What this task involves:
All of the data is to be written out again exactly, without the pictures.

Collected data:
****
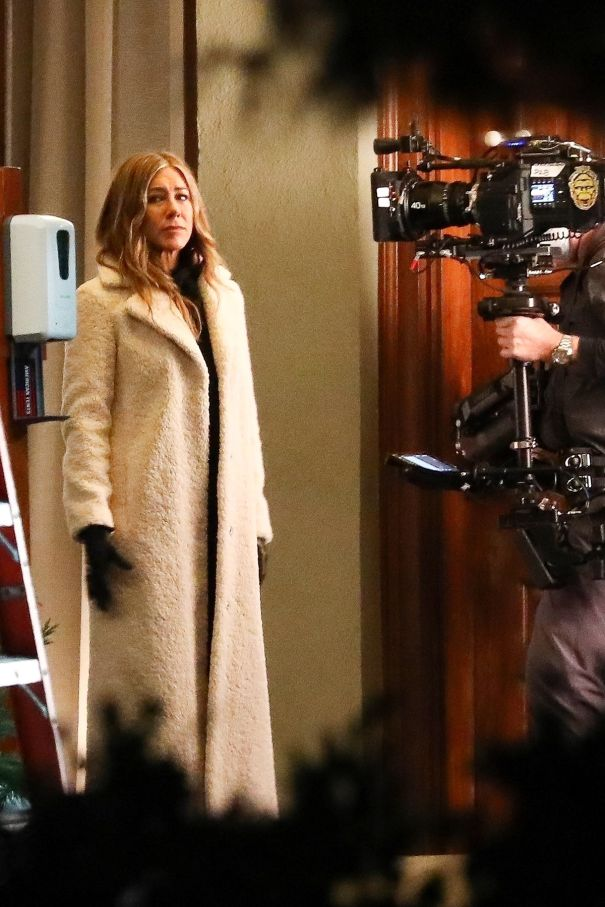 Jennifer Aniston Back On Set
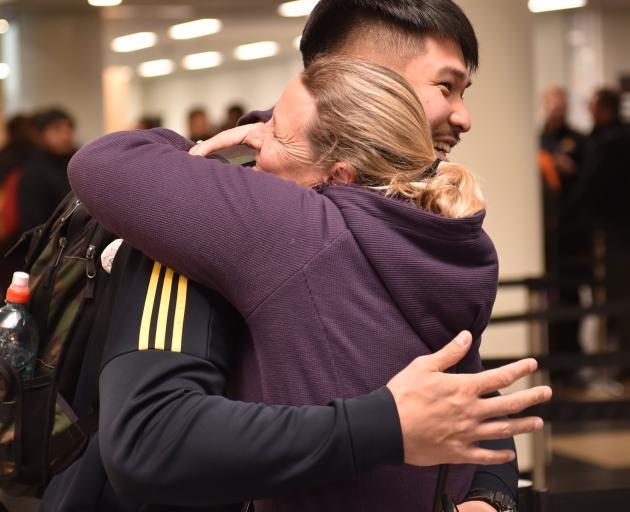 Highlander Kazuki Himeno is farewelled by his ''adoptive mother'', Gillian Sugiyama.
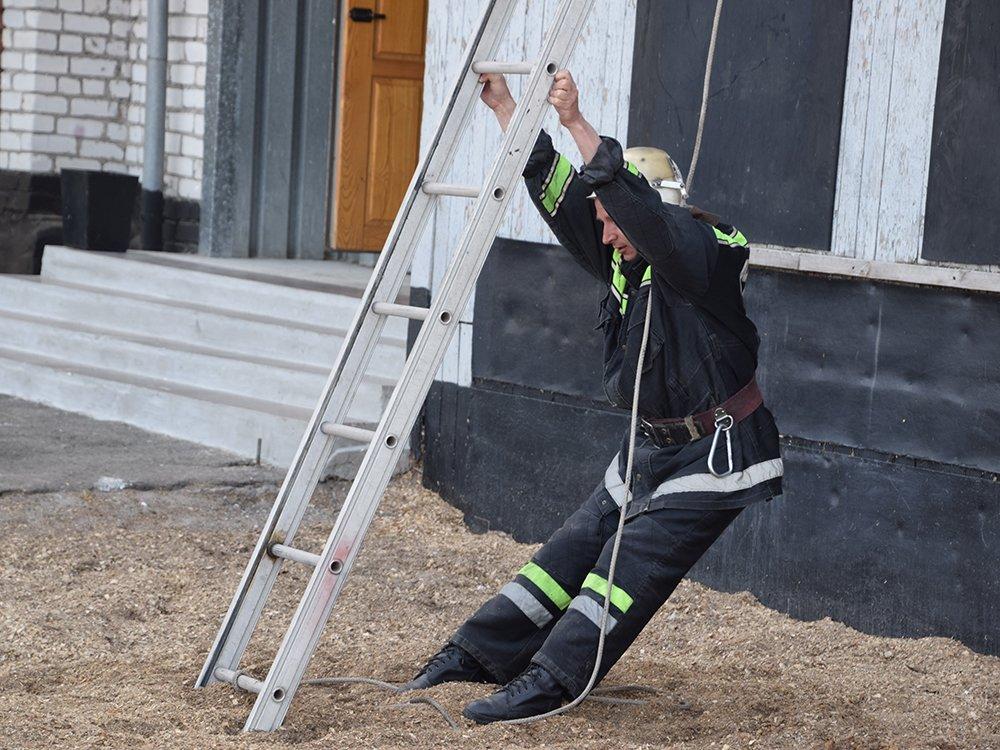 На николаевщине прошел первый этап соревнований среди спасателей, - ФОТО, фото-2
****
Written response:
 Jennifer Aniston Back On Set
 Highlander Kazuki Himeno is farewelled by his ''adoptive mother'', Gillian Sugiyama.
 На николаевщине прошел первый этап соревнований среди спасателей, - ФОТО, фото-2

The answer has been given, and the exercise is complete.